╭─ Extracted entries

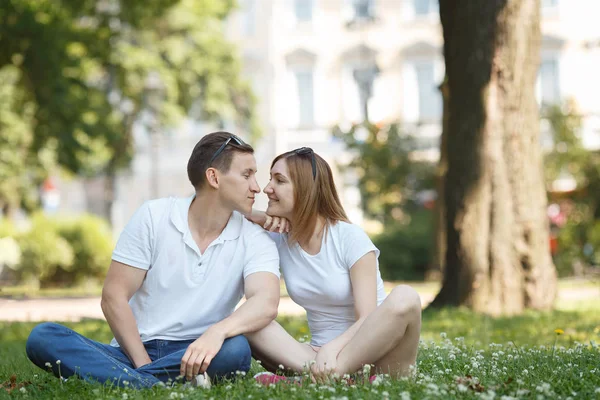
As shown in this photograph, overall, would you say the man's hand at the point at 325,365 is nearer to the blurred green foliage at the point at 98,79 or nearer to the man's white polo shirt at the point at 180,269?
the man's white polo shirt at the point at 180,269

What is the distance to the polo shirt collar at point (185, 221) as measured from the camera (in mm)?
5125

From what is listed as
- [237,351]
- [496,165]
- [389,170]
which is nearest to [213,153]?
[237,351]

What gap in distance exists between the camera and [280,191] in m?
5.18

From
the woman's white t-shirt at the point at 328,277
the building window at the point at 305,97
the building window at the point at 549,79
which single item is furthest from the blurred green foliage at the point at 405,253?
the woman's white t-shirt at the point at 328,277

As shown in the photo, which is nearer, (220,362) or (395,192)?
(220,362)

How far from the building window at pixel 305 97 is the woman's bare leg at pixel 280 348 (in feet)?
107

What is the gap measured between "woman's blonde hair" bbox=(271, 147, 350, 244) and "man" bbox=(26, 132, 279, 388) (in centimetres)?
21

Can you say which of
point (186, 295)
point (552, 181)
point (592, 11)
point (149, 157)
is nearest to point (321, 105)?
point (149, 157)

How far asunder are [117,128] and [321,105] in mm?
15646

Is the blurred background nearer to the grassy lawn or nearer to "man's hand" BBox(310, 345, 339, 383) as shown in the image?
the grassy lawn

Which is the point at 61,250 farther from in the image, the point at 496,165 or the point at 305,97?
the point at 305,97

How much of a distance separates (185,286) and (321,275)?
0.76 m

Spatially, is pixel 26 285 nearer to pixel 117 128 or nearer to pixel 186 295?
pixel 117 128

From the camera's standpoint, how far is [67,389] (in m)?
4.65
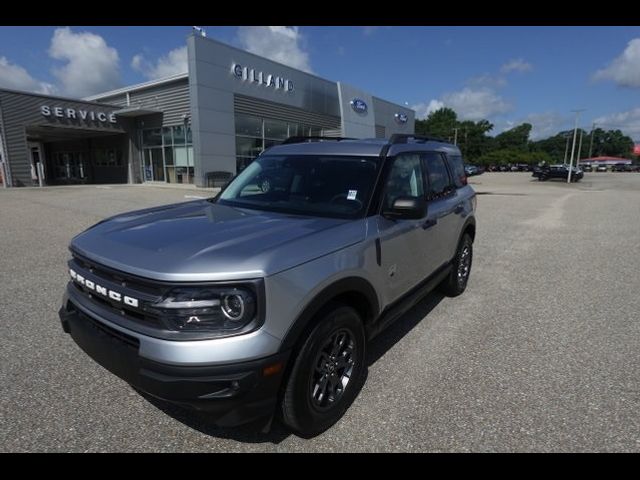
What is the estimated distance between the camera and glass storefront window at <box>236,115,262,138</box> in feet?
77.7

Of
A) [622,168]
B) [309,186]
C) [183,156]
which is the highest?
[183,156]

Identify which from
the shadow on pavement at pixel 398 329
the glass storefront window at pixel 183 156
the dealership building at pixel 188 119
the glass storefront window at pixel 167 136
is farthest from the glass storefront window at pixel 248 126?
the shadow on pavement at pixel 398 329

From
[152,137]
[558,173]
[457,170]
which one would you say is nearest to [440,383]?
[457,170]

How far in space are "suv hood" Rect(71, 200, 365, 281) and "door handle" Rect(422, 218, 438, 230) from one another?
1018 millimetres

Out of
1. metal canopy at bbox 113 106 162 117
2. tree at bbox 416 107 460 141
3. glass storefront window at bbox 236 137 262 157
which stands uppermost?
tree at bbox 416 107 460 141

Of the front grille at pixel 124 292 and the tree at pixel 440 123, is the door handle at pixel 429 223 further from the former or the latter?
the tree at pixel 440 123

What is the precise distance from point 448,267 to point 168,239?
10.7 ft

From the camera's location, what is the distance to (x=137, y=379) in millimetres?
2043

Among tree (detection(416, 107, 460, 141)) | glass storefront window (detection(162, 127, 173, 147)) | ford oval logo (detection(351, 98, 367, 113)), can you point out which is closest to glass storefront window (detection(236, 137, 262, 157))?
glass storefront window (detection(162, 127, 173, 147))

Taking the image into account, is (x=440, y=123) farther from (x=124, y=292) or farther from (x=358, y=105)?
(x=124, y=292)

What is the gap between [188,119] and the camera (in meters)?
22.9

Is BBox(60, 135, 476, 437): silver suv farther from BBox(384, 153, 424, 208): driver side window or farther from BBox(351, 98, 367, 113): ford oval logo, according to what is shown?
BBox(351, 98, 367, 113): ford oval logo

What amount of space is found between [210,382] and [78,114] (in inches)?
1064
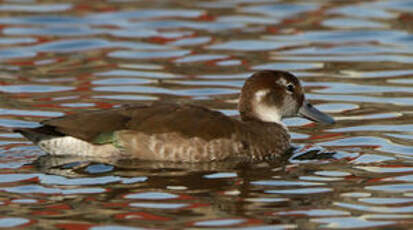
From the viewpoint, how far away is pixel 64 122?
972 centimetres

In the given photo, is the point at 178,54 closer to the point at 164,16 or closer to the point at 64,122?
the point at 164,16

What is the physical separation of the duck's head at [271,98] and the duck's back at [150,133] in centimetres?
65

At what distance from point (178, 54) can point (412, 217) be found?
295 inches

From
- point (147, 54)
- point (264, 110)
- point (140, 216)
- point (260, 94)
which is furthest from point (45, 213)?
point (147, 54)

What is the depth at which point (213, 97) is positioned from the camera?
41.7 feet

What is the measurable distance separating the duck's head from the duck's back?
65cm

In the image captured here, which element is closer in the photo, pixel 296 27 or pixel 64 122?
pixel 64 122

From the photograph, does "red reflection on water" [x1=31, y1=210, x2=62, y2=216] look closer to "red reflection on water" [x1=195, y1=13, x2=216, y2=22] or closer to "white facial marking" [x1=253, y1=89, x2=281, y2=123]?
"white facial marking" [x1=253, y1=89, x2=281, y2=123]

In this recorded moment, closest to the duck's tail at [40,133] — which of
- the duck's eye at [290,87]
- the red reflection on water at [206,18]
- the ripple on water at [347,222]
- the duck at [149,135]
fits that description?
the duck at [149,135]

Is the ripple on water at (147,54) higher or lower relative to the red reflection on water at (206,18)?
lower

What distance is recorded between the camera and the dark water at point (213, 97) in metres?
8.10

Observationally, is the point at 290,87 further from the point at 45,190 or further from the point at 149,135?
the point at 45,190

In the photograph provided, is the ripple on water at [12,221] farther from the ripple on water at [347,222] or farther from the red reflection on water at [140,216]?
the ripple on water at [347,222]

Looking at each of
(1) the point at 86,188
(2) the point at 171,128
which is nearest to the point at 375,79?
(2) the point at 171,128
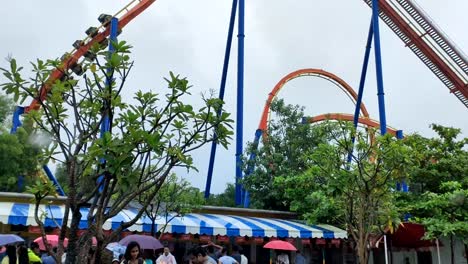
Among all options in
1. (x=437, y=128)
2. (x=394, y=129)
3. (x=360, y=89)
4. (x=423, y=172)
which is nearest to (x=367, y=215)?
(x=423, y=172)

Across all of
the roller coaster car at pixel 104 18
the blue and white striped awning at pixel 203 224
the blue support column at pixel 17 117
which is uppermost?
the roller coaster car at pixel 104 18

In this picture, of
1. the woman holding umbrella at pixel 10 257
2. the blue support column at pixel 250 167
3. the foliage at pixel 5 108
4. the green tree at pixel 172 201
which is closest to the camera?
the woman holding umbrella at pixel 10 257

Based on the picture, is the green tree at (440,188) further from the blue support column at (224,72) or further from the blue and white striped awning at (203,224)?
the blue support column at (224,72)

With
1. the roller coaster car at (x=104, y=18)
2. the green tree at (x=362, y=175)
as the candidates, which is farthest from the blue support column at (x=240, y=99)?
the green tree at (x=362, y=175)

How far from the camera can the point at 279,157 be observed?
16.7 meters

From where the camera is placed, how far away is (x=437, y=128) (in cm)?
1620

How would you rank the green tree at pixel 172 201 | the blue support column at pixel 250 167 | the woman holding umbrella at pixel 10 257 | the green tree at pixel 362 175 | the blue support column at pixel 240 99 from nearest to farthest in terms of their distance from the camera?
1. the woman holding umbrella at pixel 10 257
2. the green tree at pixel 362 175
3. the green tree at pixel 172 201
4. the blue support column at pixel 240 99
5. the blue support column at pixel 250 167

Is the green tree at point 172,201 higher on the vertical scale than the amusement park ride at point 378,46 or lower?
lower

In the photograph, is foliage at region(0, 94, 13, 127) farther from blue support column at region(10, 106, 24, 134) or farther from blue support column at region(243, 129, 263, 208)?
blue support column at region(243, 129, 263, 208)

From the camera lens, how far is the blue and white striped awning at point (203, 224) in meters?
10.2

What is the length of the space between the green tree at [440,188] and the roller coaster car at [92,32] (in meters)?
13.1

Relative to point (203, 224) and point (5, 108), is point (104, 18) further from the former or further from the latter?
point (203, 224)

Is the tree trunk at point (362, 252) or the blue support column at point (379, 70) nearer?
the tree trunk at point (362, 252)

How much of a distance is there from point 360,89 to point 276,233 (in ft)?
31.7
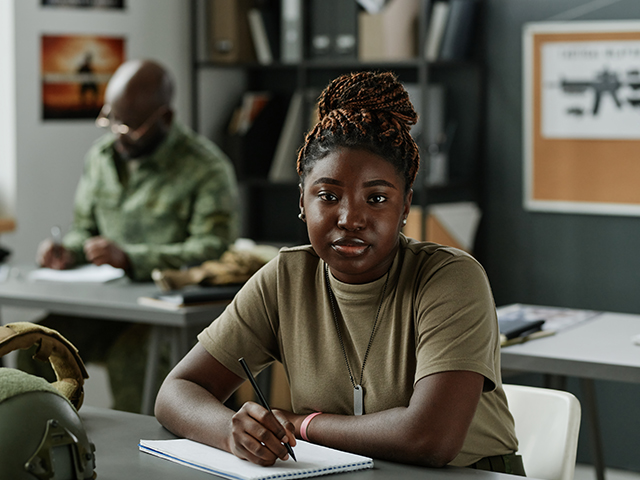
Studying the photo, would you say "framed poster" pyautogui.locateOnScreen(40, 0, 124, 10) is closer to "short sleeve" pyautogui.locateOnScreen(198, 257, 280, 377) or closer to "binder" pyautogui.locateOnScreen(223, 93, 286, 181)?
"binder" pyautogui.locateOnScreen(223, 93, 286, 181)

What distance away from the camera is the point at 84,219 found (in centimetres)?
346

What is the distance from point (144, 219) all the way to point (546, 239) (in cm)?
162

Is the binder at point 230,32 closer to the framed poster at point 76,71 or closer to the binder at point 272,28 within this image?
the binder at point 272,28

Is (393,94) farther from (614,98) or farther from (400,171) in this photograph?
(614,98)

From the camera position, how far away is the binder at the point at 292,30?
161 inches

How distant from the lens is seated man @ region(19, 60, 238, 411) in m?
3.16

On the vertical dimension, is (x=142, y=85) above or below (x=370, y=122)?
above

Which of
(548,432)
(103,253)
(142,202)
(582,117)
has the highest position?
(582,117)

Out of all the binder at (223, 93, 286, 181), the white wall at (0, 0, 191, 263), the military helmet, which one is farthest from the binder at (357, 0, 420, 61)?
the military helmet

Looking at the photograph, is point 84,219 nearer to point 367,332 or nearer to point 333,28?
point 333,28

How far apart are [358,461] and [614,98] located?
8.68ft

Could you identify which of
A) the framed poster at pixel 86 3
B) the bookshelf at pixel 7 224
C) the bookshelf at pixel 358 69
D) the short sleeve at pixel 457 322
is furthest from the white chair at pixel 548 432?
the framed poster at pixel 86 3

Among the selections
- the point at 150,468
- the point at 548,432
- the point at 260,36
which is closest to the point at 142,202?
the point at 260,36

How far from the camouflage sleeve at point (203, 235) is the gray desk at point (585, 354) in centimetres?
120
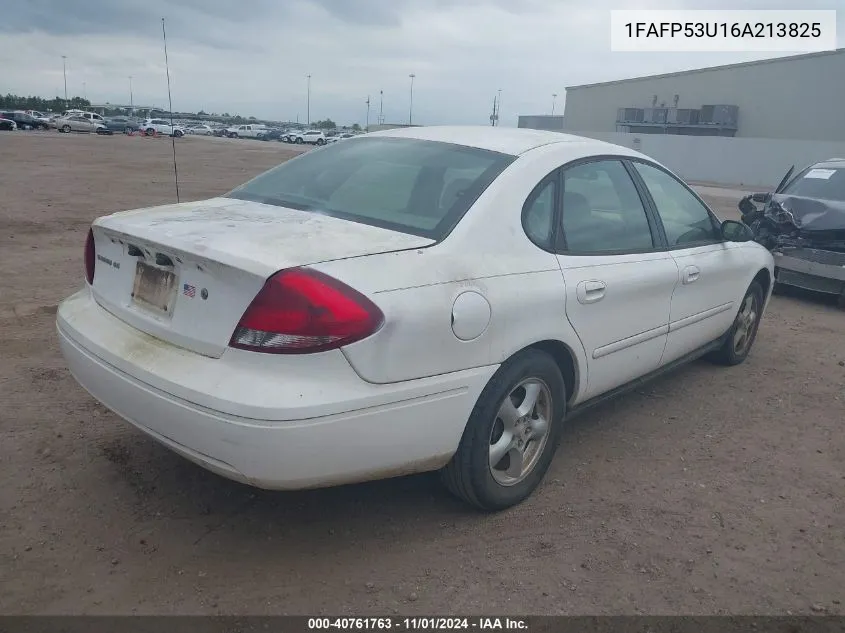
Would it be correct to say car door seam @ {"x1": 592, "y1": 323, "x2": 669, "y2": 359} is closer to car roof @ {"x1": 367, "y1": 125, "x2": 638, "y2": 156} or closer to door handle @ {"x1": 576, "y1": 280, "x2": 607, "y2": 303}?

╰─

Problem statement: Starting with the line that contains "Is (393,94) farther", reproduce every line down to the end of the listing above, both endpoints included. Pictures stay out.

The completed task:
Is (393,94) farther from (614,98) or farther from (400,171) in this photograph?
(614,98)

From the camera position, how far away is the binder at the point at 292,30?
161 inches

How distant from the lens is seated man @ region(19, 60, 238, 411) in m?
3.16

On the vertical dimension, is (x=142, y=85) above or below (x=370, y=122)?
above

Which of
(548,432)
(103,253)
(142,202)
(582,117)
has the highest position?
(582,117)

Out of all the binder at (223, 93, 286, 181), the white wall at (0, 0, 191, 263), the military helmet, which one is farthest from the binder at (357, 0, 420, 61)?
the military helmet

Looking at the photograph, is point 84,219 nearer to point 367,332 or nearer to point 333,28?
point 333,28

How far apart are [358,461] and [614,98] located?
8.68ft

Could you identify which of
A) the framed poster at pixel 86 3
B) the bookshelf at pixel 7 224
C) the bookshelf at pixel 358 69
D) the short sleeve at pixel 457 322
is furthest from the white chair at pixel 548 432?
the framed poster at pixel 86 3

Among the selections
- the point at 150,468
- the point at 548,432
- the point at 260,36
which is closest to the point at 142,202?
the point at 260,36

How far from the camouflage sleeve at point (203, 235) is the gray desk at point (585, 354) in centimetres?
120
Would it be correct to say car door seam @ {"x1": 592, "y1": 323, "x2": 669, "y2": 359} is closer to car roof @ {"x1": 367, "y1": 125, "x2": 638, "y2": 156} or closer to door handle @ {"x1": 576, "y1": 280, "x2": 607, "y2": 303}?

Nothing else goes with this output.